Section 6.02 Right to Advancement of Expenses. In addition to the right to indemnification conferred in Section 6.01 of these Bylaws, an indemnitee shall also have the right to be paid by the Corporation the expenses (including attorney’s fees) incurred in defending any such proceeding in advance of its final disposition (hereinafter an “advancement of expenses”); provided, however, that, if the Delaware General Corporation Law requires, an advancement of expenses incurred by an indemnitee in his or her capacity as a director or officer (and not in any other capacity in which service was or is rendered by such indemnitee, including, without limitation, service to an employee benefit plan) shall be made only upon delivery to the Corporation of an undertaking (hereinafter an “undertaking”), by or on behalf of such indemnitee, to repay all amounts so advanced if it shall ultimately be determined by final judicial decision from which there is no further right to appeal (hereinafter a “final adjudication”) that such indemnitee is not entitled to be indemnified for such expenses under this Section 6.02 or otherwise.
Section 6.03 Right of Indemnitee to Bring Suit.

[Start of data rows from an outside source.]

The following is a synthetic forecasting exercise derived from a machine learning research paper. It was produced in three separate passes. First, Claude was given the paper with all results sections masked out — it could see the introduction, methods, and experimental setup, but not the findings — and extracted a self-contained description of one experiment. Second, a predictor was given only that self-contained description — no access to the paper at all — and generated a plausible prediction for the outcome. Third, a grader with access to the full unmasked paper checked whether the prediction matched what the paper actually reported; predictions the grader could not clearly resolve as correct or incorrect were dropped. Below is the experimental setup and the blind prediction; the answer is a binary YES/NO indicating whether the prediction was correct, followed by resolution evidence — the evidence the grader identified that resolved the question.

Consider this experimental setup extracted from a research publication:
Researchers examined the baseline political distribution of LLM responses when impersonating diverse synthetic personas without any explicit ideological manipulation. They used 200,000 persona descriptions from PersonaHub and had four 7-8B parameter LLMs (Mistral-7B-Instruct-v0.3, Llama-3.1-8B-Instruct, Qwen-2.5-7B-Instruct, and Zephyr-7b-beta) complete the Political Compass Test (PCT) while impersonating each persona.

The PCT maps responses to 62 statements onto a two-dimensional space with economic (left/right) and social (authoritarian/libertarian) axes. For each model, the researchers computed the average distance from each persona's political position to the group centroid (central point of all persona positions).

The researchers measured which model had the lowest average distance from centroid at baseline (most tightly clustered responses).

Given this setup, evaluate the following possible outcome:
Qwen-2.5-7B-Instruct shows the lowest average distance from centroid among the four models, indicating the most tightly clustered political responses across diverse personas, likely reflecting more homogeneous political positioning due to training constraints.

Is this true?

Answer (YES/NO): NO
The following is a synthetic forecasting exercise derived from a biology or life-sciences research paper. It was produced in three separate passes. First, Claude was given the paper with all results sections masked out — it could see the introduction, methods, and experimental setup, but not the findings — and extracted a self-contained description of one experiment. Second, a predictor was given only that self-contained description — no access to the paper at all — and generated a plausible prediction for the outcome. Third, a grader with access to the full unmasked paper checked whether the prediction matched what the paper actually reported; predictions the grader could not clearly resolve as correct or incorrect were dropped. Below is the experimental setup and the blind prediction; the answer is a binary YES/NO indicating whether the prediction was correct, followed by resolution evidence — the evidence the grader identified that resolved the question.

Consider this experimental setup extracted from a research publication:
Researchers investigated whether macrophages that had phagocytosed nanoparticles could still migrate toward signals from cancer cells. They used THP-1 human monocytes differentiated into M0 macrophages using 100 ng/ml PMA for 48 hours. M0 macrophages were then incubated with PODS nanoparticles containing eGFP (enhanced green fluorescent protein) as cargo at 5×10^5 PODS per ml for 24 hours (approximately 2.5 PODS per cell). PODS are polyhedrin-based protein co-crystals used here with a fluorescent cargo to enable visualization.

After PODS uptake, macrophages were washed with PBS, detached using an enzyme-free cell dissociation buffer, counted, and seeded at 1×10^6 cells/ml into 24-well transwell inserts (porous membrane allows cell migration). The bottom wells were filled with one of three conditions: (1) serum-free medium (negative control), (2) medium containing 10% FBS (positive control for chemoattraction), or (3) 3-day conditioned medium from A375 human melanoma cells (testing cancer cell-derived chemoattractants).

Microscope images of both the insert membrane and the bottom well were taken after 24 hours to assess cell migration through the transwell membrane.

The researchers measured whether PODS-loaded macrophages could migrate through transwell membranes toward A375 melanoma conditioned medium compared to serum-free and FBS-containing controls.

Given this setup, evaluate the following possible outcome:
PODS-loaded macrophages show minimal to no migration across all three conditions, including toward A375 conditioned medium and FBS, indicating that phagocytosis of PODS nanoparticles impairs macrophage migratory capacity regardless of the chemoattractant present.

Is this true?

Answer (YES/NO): NO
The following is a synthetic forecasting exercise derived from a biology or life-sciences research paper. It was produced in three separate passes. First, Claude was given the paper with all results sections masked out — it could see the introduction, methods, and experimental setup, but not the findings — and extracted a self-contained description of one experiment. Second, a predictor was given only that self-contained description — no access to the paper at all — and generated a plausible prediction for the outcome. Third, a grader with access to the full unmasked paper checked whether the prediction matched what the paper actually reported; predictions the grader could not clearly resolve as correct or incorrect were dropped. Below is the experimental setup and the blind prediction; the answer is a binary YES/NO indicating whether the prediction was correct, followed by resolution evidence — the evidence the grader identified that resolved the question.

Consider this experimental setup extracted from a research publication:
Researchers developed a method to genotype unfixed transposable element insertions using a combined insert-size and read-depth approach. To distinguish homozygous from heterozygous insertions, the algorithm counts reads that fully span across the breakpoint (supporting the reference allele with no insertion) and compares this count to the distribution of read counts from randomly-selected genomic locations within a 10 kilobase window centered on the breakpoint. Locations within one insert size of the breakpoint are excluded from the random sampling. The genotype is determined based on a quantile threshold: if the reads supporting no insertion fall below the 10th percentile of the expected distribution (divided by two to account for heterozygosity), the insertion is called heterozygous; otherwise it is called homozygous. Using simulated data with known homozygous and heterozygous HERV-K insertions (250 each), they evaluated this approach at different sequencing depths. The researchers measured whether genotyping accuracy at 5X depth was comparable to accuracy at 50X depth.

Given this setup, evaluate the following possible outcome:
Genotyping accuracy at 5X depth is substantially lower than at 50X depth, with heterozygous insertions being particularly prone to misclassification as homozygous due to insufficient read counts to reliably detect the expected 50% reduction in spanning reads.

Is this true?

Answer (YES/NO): NO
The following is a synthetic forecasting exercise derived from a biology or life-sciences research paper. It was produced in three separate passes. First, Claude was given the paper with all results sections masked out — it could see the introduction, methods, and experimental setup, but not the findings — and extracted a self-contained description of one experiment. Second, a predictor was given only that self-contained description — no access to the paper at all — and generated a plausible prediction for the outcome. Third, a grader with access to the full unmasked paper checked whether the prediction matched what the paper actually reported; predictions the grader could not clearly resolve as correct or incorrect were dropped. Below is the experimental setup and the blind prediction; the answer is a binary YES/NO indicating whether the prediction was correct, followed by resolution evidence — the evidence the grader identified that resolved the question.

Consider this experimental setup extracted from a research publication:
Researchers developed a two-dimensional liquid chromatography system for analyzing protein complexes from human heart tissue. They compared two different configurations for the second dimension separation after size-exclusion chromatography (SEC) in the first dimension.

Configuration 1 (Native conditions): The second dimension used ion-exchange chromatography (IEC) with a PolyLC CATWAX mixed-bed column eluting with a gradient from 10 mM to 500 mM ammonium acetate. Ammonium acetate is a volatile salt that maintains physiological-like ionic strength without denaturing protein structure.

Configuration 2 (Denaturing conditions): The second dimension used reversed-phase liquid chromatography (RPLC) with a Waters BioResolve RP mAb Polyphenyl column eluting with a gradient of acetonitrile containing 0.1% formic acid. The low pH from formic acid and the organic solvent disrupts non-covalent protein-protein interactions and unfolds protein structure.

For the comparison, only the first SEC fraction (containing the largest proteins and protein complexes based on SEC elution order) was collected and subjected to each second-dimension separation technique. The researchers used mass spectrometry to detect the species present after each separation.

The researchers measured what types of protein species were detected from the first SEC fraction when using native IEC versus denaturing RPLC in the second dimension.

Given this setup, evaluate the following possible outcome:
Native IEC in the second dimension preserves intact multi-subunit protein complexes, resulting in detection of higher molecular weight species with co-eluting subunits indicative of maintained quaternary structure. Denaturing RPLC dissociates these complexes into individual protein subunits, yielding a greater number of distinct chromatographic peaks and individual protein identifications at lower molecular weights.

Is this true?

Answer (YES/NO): YES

If a claim under Section 6.01 or 6.02 of these Bylaws is not paid in full by the Corporation within 60 days after a written claim has been received by the Corporation, except in the case of a claim for an advancement of expenses, in which case the applicable period shall be 20 days, the indemnitee may at any time thereafter bring suit against the Corporation to recover the unpaid amount of the claim. If successful in whole or in part in any such suit, or in a suit brought by the Corporation to recover an advancement of expenses pursuant to the terms of an undertaking, the indemnitee shall be entitled to be paid also the expense of prosecuting or defending such suit. In (a) any suit brought by the indemnitee to enforce a right to indemnification hereunder (but not in a suit brought by the indemnitee to enforce a right to an advancement of expenses) it shall be a defense that, and (b) any suit brought by the Corporation to recover an advancement of expenses pursuant to the terms of an undertaking, the Corporation shall be entitled to recover such expenses upon a final adjudication that, the indemnitee has not met any applicable standard for indemnification set forth in the Delaware General Corporation Law. Neither the failure of the Corporation (including its directors who are not parties to such action, a committee of such directors, independent legal counsel, or its stockholders) to have made a determination prior to the commencement of such suit that identification of the indemnitee is proper in the circumstances because the indemnitee has met the applicable standard of conduct set forth in the Delaware General Corporation Law, nor an actual determination by
the Corporation (including its directors who are not parties to such action, a committee of such directors, independent legal counsel, or its stockholders) that the indemnitee has not met such applicable standard of conduct, shall create a presumption that the indemnitee has not met the applicable standard of conduct or, in the case of such a suit brought by the indemnitee, be a defense to such suit. In any suit brought by the indemnitee to enforce a right to indemnification or to an advancement of expenses hereunder, or brought by the Corporation to recover an advancement of expenses pursuant to the terms of an undertaking, the burden of proving that the indemnitee is not entitled to be indemnified, or to such advancement of expenses, under this Article VI or otherwise shall be on the Corporation.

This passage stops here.